What you need to do » Please rewrite the data below, substituting "viewer" for every instance of "camera" and keeping everything else the same. Omit the pictures from your answer.

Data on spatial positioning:
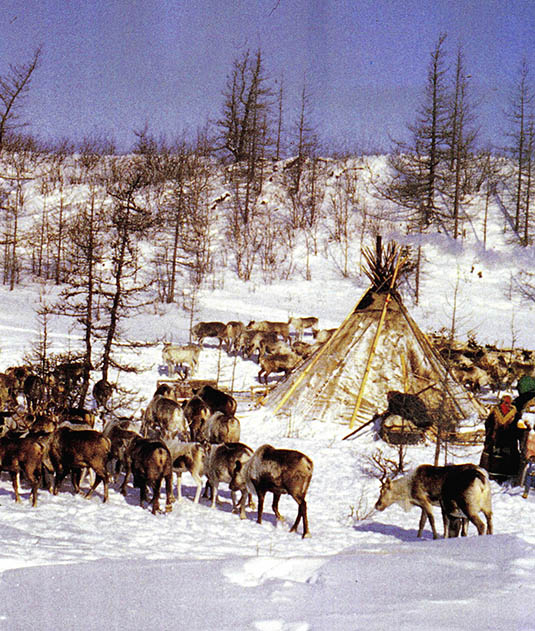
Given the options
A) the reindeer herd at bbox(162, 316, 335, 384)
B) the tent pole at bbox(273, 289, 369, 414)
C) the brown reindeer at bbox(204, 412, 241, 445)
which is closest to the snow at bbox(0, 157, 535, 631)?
the tent pole at bbox(273, 289, 369, 414)

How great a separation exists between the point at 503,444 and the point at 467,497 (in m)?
4.42

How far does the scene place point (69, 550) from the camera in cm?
753

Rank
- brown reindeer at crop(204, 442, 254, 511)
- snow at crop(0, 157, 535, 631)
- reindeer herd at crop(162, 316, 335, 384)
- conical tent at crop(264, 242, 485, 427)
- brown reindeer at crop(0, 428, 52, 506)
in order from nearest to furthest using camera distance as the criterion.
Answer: snow at crop(0, 157, 535, 631), brown reindeer at crop(0, 428, 52, 506), brown reindeer at crop(204, 442, 254, 511), conical tent at crop(264, 242, 485, 427), reindeer herd at crop(162, 316, 335, 384)

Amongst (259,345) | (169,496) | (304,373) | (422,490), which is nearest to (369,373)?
(304,373)

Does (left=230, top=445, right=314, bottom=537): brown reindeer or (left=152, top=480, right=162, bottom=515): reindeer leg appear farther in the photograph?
(left=152, top=480, right=162, bottom=515): reindeer leg

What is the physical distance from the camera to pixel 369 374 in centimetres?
1950

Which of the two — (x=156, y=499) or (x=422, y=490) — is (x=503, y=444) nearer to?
(x=422, y=490)

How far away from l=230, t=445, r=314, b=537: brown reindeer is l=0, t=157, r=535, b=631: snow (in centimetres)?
45

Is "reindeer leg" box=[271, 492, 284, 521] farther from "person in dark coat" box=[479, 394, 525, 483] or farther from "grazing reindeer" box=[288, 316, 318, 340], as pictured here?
"grazing reindeer" box=[288, 316, 318, 340]

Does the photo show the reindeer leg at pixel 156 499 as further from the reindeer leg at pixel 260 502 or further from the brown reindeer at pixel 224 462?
the reindeer leg at pixel 260 502

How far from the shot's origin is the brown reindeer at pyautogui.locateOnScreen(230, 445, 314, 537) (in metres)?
10.6

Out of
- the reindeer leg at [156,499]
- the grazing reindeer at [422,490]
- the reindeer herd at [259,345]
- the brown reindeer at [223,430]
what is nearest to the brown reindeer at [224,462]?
the reindeer leg at [156,499]

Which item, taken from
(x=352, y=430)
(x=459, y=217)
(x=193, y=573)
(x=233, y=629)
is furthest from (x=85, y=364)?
(x=459, y=217)

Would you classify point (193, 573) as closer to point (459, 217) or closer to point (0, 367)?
point (0, 367)
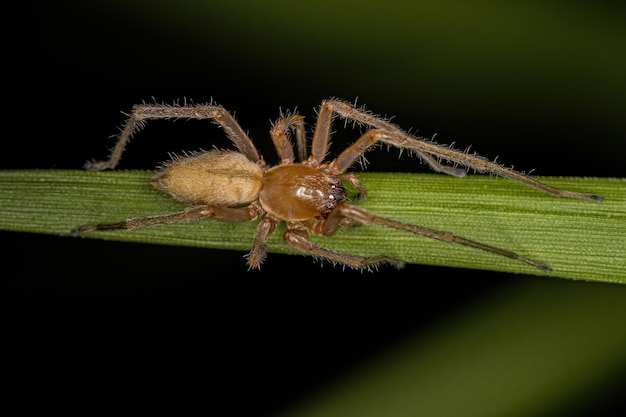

Output of the exercise »
Given the options
A) the reindeer herd at bbox(162, 316, 335, 384)
B) the tent pole at bbox(273, 289, 369, 414)
C) the brown reindeer at bbox(204, 412, 241, 445)
which is closest to the snow at bbox(0, 157, 535, 631)?
the tent pole at bbox(273, 289, 369, 414)

How great a separation exists between the point at 503,444 and the point at 467,497 (in m)?
4.42

How far does the scene place point (69, 550) from the viewer in cm?
753

Rank
- brown reindeer at crop(204, 442, 254, 511)
- snow at crop(0, 157, 535, 631)
- reindeer herd at crop(162, 316, 335, 384)
- conical tent at crop(264, 242, 485, 427)
- brown reindeer at crop(0, 428, 52, 506)
in order from nearest to furthest using viewer distance as the criterion.
Answer: snow at crop(0, 157, 535, 631), brown reindeer at crop(0, 428, 52, 506), brown reindeer at crop(204, 442, 254, 511), conical tent at crop(264, 242, 485, 427), reindeer herd at crop(162, 316, 335, 384)

Amongst (259,345) | (169,496) | (304,373) | (422,490), which is nearest to (369,373)?
(304,373)

Does (left=230, top=445, right=314, bottom=537): brown reindeer or (left=152, top=480, right=162, bottom=515): reindeer leg appear farther in the photograph?
(left=152, top=480, right=162, bottom=515): reindeer leg

What is the physical distance from the viewer to pixel 369 374 in centimetres?
1950

Which of the two — (x=156, y=499) or (x=422, y=490) — is (x=503, y=444) nearer to?
(x=422, y=490)

How far away from l=230, t=445, r=314, b=537: brown reindeer is l=0, t=157, r=535, b=631: snow (in centimetres)?
45

Is "reindeer leg" box=[271, 492, 284, 521] farther from "person in dark coat" box=[479, 394, 525, 483] or farther from "grazing reindeer" box=[288, 316, 318, 340], as pictured here?
"grazing reindeer" box=[288, 316, 318, 340]

Does the photo show the reindeer leg at pixel 156 499 as further from the reindeer leg at pixel 260 502 or further from the brown reindeer at pixel 224 462?
the reindeer leg at pixel 260 502

How far from the shot's origin is the brown reindeer at pyautogui.locateOnScreen(230, 445, 314, 537) (in metres)?
10.6

Out of
- the reindeer leg at [156,499]
- the grazing reindeer at [422,490]
- the reindeer herd at [259,345]
- the brown reindeer at [223,430]
what is nearest to the brown reindeer at [224,462]?
the reindeer leg at [156,499]

Which item, taken from
(x=352, y=430)
(x=459, y=217)
(x=193, y=573)
(x=233, y=629)
is furthest from (x=85, y=364)?
(x=459, y=217)

Would you classify point (193, 573) as closer to point (459, 217) or closer to point (0, 367)?
point (0, 367)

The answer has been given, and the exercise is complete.